Stated exercise 1:
In the Ceph tracker issue, what priority is the documentation issue given?
■ ■ ■
Project

General

Profile

Actions

Documentation #9430

closed

dev documentation about incompat features

Added by Loïc Dachary over 9 years ago. Updated over 4 years ago.

Status:
Closed
Priority:
Low
Assignee:
-
Category:
documentation
Target version:
-
% Done:

0%

Tags:
Backport:
Reviewed:
Affected Versions:
Pull request ID:

Description

turn the following dialog into a documentation for developers

<loicd> I'll find you a link
<loicd> it's preload
<loicd> https://github.com/ceph/ceph/blob/master/src/erasure-code/ErasureCodePlugin.cc#L168
<loicd> I guess it polutes the output
<jannau> it does. for bench.sh a simple 2> /dev/null helps though
<loicd>   int code = instance.factory(plugin, parameters, &erasure_code, cerr);
<loicd> that's where it gets output on cerr
<loicd> it used to be silent
<loicd> http://tracker.ceph.com/issues/9429
<loicd> my bad
<loicd> joao: would you have time to take a look at https://github.com/dachary/ceph/commit/ba3f260e74d29193898e9ba1116d5e50827b08ec ? 
<loicd> sorry it's https://github.com/dachary/ceph/commit/19dd150e0375dce7a5d9d23f8e330eb34b5e09b5
<loicd> I removed the quorum_features & CEPH_FEATURE_ERASURE_CODE_PLUGINS_V2) https://github.com/dachary/ceph/commit/ba3f260e74d29193898e9ba1116d5e50827b08ec#diff-d4e1ba36dd08617ea271ab2be3dbcb5bR347 
<loicd> because it does not seem to belong to the same category as the other quorum features
<loicd> I assume the idea is that such a feature only gets activated if all mons in the quorum have it
<loicd> the scenario i'm worried about is 
<loicd> a) one mon is upgraded and creates a pool with plugin=lrc
<loicd> b) this mon goes away and another becomes the leader
<loicd> c) the osds try to communicate with a mon without the feature
<loicd> hum
<loicd> that should be ok since the the osd does not require the mon to have this feature and the mon won't ask it from the mon because it does not know about it
<joao> loicd, the first patch you mentioned had a safe-guard against that
<loicd> the incompat thing ?
■ ■ ■
Stated exercise 2:
Copy the stretch of entries from the line containing "Physically, is (x=1050, y=252)" through the end of the entries, replacing "further" with "farther" and changing nothing else.

Spatial reasoning question data:
■ ■ ■
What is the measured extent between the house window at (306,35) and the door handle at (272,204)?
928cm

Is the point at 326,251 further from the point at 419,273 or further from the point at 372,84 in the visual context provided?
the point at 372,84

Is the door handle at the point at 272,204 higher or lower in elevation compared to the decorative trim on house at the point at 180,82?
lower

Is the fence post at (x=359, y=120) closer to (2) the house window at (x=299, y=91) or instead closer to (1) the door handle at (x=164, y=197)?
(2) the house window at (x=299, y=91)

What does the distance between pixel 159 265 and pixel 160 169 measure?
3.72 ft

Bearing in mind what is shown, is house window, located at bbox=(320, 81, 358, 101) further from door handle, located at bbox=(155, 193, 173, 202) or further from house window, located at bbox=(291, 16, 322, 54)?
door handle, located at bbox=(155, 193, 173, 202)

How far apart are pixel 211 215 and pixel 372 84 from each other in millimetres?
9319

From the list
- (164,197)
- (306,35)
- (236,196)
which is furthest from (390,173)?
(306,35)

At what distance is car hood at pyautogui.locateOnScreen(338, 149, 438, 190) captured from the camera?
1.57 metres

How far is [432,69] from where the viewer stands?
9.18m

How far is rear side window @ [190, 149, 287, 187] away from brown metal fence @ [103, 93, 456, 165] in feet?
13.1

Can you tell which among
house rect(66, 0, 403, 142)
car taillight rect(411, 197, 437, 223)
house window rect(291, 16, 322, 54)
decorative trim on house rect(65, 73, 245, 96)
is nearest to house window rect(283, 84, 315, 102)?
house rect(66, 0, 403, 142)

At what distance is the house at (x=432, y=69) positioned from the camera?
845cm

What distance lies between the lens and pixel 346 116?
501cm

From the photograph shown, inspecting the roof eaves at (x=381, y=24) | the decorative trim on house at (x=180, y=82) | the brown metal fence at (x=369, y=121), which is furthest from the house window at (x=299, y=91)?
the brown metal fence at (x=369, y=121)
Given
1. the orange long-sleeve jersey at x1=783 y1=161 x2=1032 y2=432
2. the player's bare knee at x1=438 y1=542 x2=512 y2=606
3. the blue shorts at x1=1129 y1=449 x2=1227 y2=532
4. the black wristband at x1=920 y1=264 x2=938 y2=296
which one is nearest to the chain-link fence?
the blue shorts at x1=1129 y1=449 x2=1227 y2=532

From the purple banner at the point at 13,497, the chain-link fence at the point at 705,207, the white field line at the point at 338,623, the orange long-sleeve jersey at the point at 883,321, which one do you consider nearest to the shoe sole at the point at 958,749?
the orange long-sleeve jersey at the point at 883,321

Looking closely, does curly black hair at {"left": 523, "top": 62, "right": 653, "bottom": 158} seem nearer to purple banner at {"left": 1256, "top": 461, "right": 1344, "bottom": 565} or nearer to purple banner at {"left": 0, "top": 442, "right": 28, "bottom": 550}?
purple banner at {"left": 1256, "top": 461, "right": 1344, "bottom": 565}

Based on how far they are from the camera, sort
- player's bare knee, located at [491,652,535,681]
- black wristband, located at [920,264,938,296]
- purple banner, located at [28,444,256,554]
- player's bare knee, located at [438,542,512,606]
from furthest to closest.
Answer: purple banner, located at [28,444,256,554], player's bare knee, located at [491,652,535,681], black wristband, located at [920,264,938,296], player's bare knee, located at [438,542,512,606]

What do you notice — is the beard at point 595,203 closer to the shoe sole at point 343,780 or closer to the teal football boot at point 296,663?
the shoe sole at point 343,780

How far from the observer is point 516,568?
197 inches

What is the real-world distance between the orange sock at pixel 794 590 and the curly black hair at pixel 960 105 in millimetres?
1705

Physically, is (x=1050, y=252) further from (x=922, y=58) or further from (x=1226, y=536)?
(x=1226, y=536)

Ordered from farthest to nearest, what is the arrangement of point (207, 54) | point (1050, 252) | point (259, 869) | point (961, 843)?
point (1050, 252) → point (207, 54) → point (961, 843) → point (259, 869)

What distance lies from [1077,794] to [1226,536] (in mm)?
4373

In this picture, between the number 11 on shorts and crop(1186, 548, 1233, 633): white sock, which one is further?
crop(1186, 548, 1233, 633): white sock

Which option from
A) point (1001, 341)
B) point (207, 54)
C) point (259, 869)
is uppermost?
■ ■ ■
Exercise response 1:
Low

Exercise response 2:
Physically, is (x=1050, y=252) farther from (x=922, y=58) or farther from (x=1226, y=536)?
(x=1226, y=536)

Ordered from farthest to nearest, what is the arrangement of point (207, 54) | point (1050, 252) | point (259, 869) | point (961, 843)?
point (1050, 252) → point (207, 54) → point (961, 843) → point (259, 869)

What distance lies from [1077,794] to [1226,536] (in mm)?
4373

In this picture, between the number 11 on shorts and crop(1186, 548, 1233, 633): white sock, which one is farther?
crop(1186, 548, 1233, 633): white sock

Which option from
A) point (1001, 341)
B) point (207, 54)
C) point (259, 869)
is uppermost?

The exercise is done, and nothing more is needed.